[Requirements]
1. In the article on Palau's marine reserve, translate the sentence "That is an area bigger than Alaska and Texas combined." into Spanish.
2. Write the next few sentences of the article about Palau's marine reserve, continuing from its final quotation.

+++ Provided text

Palau’s Rock Islands (Matt Rand/The Pew Charitable Trusts)

This story has been updated.

The Pacific island nation of Palau’s announced Thursday that it is designating a 193,000-square-mile fully protected marine reserve that would be the sixth largest such area in the world and would help protect over a thousand species of fish and some 700 species of coral.

The news is even more momentous given that plans to set aside over 1 million square miles of highly protected ocean have now been announced in 2015 alone, more than during any prior year, according to figures provided by the Pew Charitable Trusts. That is an area bigger than Alaska and Texas combined.

“When you think about it from the perspective of the planet, the last 12 or 13 months, there’s been more of the planet protected than at any time in our history,” said Matt Rand, Pew’s Global Ocean Legacy project director.

++++++
+++ Dataset entries

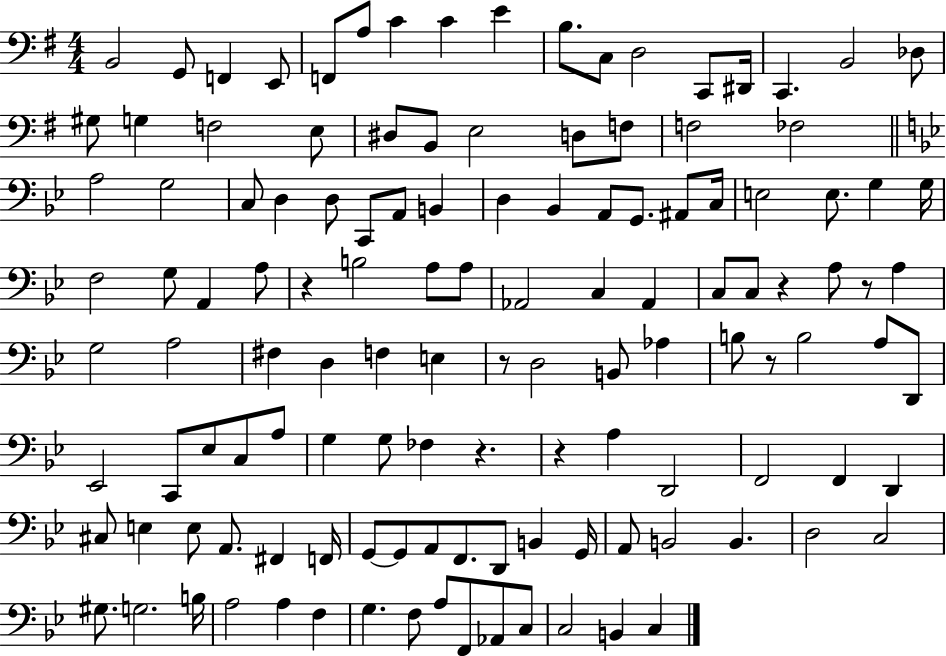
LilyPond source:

++++++
+++ Dataset entries

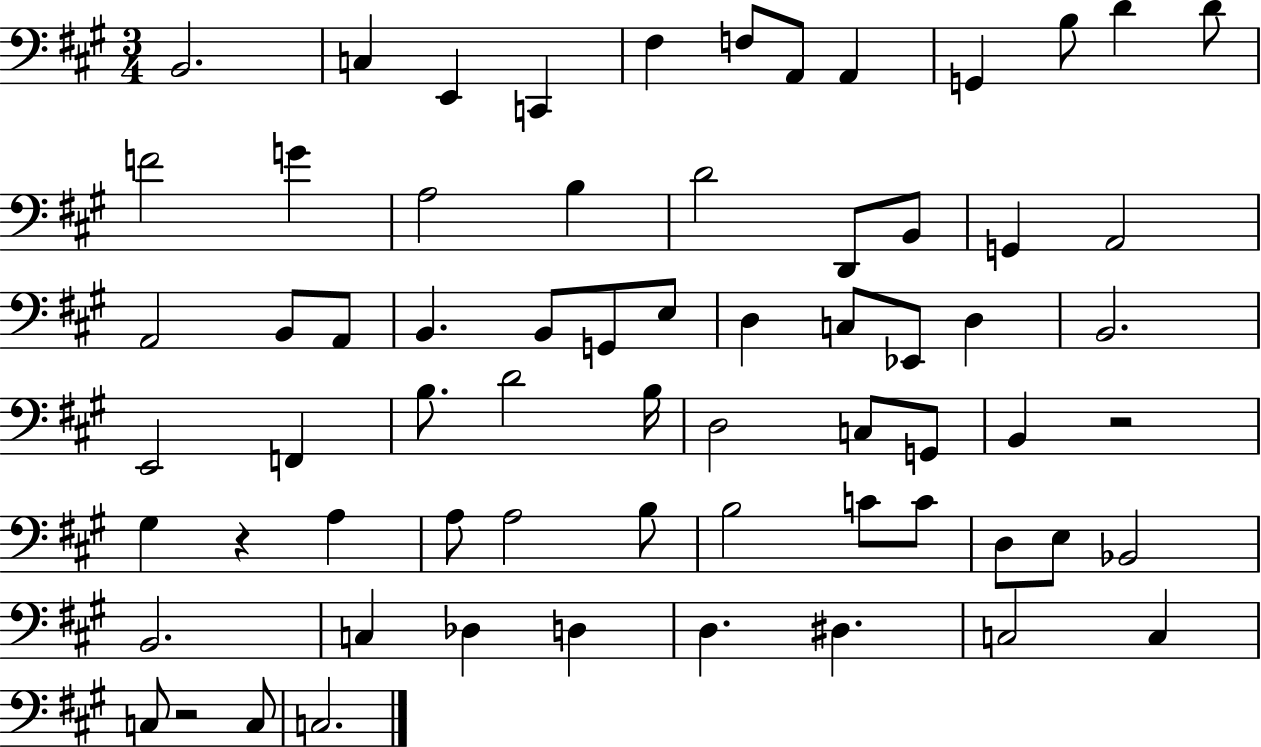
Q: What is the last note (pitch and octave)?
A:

++++++

[Results of the tasks]
1. Es una superficie mayor que la de Alaska y Texas juntos.

2.
Palau’s new reserve joins the single largest marine reserve ever dedicated — the Pitcairn Island Marine Reserve, at 332,000 square miles and dedicated by Britain earlier this year — as well as New Zealand’s Kermadec Ocean Sanctuary (239,000 square miles), and Chile’s Nazca-Desventuradas Marine Park (115,000 square miles) and proposed Easter Island reserve (244,000 square miles).

All were announced in 2015. The Easter Island reserve remains in a “proposed” status because, although proposed by Easter Island’s indigenous Rapa Nui people and recently announced by Chilean president Michelle Bachelet, it has not yet been finalized.

If you dip back further into 2014 and the months following the historic first Our Oceans conference in June of 2014, then Pew calculates that more than 1.5 million square miles of ocean have been fully protected, which is 62 percent of the total fully protected areas that exist.

Following the event, in September 2014, President Obama expanded the already existing Pacific Remote Islands National Marine Monument, greatly increasing the fully protected areas around Wake Atoll, Johnston Atoll, and Jarvis Island from some 87,000 square miles to over 490,000. Taken as a whole, the United States has designated more fully protected ocean area than any other country, according to Pew.

A fully protected marine reserve is the “gold standard” for ocean conversation, said Rand, and means that the areas are off limits to fishing, drilling, dumping and other uses.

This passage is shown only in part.